Forse è corretto non pretendere una risposta "di principio" al dilemma proibizionismo sì-proibizionismo no, ma distinguere caso per caso, senza fare paragoni e sovrapposizioni. In fondo se ragionassimo per principi, chi sostiene la depenalizzazione delle droghe leggere non avrebbe motivo di essere contro per le droghe pesanti, che invece godono di molto minor favore (a dimostrazione di una punta di ipocrisia nelle motivazioni libertarie?).

Per quanto riguarda le droghe leggere, però, un punto a favore della liberalizzazione è senz'altro sempre stato l'evidenza pratica dell'inefficacia del proibizionismo: i divieti non ne hanno mai stroncato l'uso, anzi hanno creato cartelli malavitosi che con quest'attività si arricchiscono. Sono sempre stato abbastanza sensibile a questo argomento: che senso ha incaponirsi su una strada provata per decenni, e lungo la quale non si sono fatti passi avanti? Forse è il caso di provare un approccio nuovo. Di conseguenza, fra mille dubbi e tentennamenti, sono sempre stato abbastanza possibilista al riguardo.
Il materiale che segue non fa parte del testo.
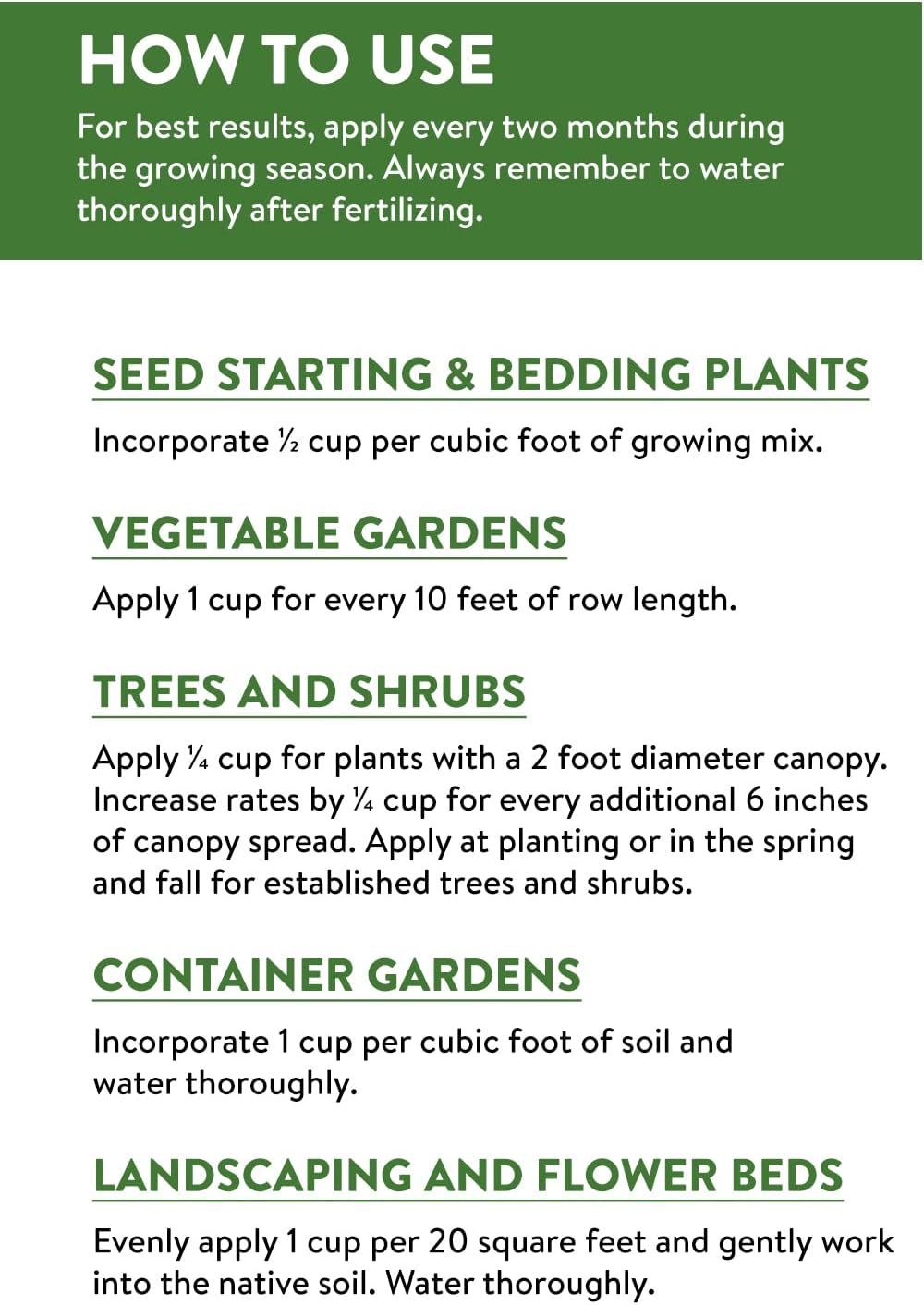 HOW TO USE

For best results, apply every two months during the growing season. Always remember to water thoroughly after fertilizing.

SEED STARTING & BEDDING PLANTS

Incorporate ½ cup per cubic foot of growing mix.

VEGETABLE GARDENS

Apply 1 cup for every 10 feet of row length.

TREES AND SHRUBS

Apply ¼ cup for plants with a 2 foot diameter canopy. Increase rates by ¼ cup for every additional 6 inches of canopy spread. Apply at planting or in the spring and fall for established trees and shrubs.

CONTAINER GARDENS

Incorporate 1 cup per cubic foot of soil and water thoroughly.

LANDSCAPING AND FLOWER BEDS

Evenly apply 1 cup per 20 square feet and gently work into the native soil. Water thoroughly.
Però quello che è successo e che sta succedendo con il gioco d'azzardo mi fa molto pensare.
Per il gioco si è percorsa - essenzialmente per motivi economici - la strada della liberalizzazione, e le conseguenze sono sotto gli occhi di tutti. L'impressione è che ci siano danni sociali diffusi, e che però sia ormai impossibile tornare indietro: lo Stato va rapidamente in "assuefazione" da incasso facile, come dimostrano varie situazioni anche recenti.
Mi astengo dal dare un giudizio definitivo, perché purtroppo per renderci conto davvero dell'incidenza del fenomeno avremo bisogno di più tempo e di più dati sulle ludopatie. C'è anche chi nega il loro aumento, nel senso che non ci sono dati certi per affermarlo (è tutto un "sembra, forse, bisogna aspettare").

Per ora è certo che la raccolta lorda (=le giocate della gente) è più che raddoppiata in pochi anni, e questo mi pare in ogni caso un dato preoccupante. E'vero che circa l'80% delle giocate poi ritorna indietro sotto forma di vincite, ma è il discorso del pollo di Trilussa: vincono in pochi ma spendono in tanti.

Ma la cosa che più mi interessa è che due effetti sono innegabili: una diffusa percezione di degrado sociale (motivo del fatto che non si vogliono sale slot vicino a luoghi sensibili) e, soprattutto, un'impossibilità pratica di fare marcia indietro una volta intrapresa la strada della liberalizzazione.
Per questo è necessario andarci veramente con i piedi di piombo.